7.G.5: Investigate the relationship between three-dimensional geometric shapes;
7.G.5a: Generalize the volume formula for prisms and cylinders (V = Bh where B is the base and h is the height).
7.G.5b: Generalize the surface area formula for prisms and cylinders (SA = 2B + Ph where B is the area of the base, P is the perimeter of the base, and h is the height (in the case of a cylinder, perimeter is replaced by circumference)).
7.G.6: Solve real-world and mathematical problems involving area of two-dimensional objects and volume and surface area of three-dimensional objects including cylinders and right prisms. (Solutions should not require students to take square roots or cube roots. For example, given the volume of a cylinder and the area of the base, students would identify the height.)
7.SP.1: Use statistics to gain information about a population by examining a sample of the population;
7.SP.1a: Know that generalizations about a population from a sample are valid only if the sample is representative of that population and generate a valid representative sample of a population.
7.SP.1b: Identify if a particular random sample would be representative of a population and justify your reasoning.
7.SP.2: Use data from a random sample to draw inferences about a population with an unknown characteristic of interest. Generate multiple samples (or simulated samples) of the same size to informally gauge the variation in estimates or predictions.
7.SP.3: Informally assess the degree of visual overlap of two numerical data distributions with similar variabilities, measuring the difference between the centers by expressing it as a multiple of a measure of variability (requires introduction of mean absolute deviation).
7.SP.4: Use measures of center (mean, median and/or mode) and measures of variability (range, interquartile range and/or mean absolute deviation) for numerical data from random samples to draw informal comparative inferences about two populations.
7.SP.5: Express the probability of a chance event as a number between 0 and 1 that represents the likelihood of the event occurring. (Larger numbers indicate greater likelihood.

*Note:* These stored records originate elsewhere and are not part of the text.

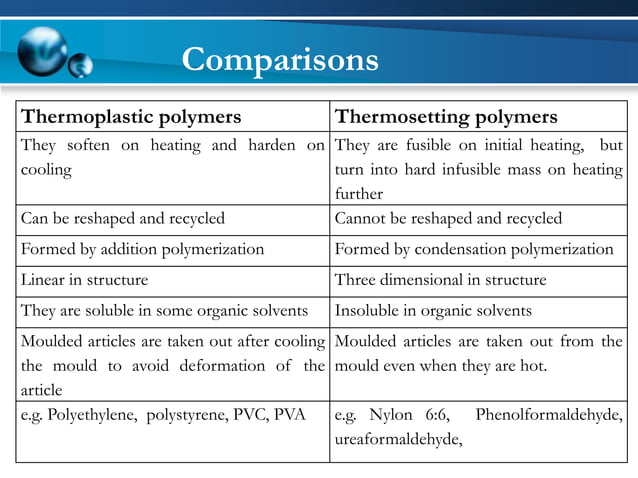 Comparisons

| Thermoplastic polymers | Thermosetting polymers |
|---|---|
| They soften on heating and harden on cooling | They are fusible on initial heating, but turn into hard infusible mass on heating further |
| Can be reshaped and recycled | Cannot be reshaped and recycled |
| Formed by addition polymerization | Formed by condensation polymerization |
| Linear in structure | Three dimensional in structure |
| They are soluble in some organic solvents | Insoluble in organic solvents |
| Moulded articles are taken out after cooling the mould to avoid deformation of the article | Moulded articles are taken out from the mould even when they are hot. |
| e.g. Polyethylene, polystyrene, PVC, PVA | e.g. Nylon 6:6, Phenolformaldehyde, ureaformaldehyde, |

A probability near 0 indicates an unlikely event, a probability around 1/2 indicates an event that is neither unlikely nor likely, and a probability near 1 indicates a likely event.)
7.SP.6: Collect data from a chance process (probability experiment). Approximate the probability by observing its long-run relative frequency. Recognize that as the number of trials increase, the experimental probability approaches the theoretical probability. Conversely, predict the approximate relative frequency given the probability.
7.SP.7: Develop a probability model and use it to find probabilities of events. Compare probabilities from a model to observed frequencies; if the agreement is not good, explain possible sources of the discrepancy.
7.SP.7a: Develop a uniform probability model by assigning equal probability to all outcomes, and use the model to determine probabilities of events.
7.SP.7b: Develop a probability model (which may not be uniform) by observing frequencies in data generated from a chance process.
7.SP.8: Find probabilities of compound events using organized lists, tables, tree diagrams, and simulation.
7.SP.8a: Know that, just as with simple events, the probability of a compound event is the fraction of outcomes in the sample space for which the compound event occurs.
7.SP.8b: Represent sample spaces for compound events using methods such as organized lists, tables and tree diagrams. For an event described in everyday language (e.g. “rolling double sixes”), identify the outcomes in the sample space which compose the event.
7.SP.8c: Design and use a simulation to generate frequencies for compound events.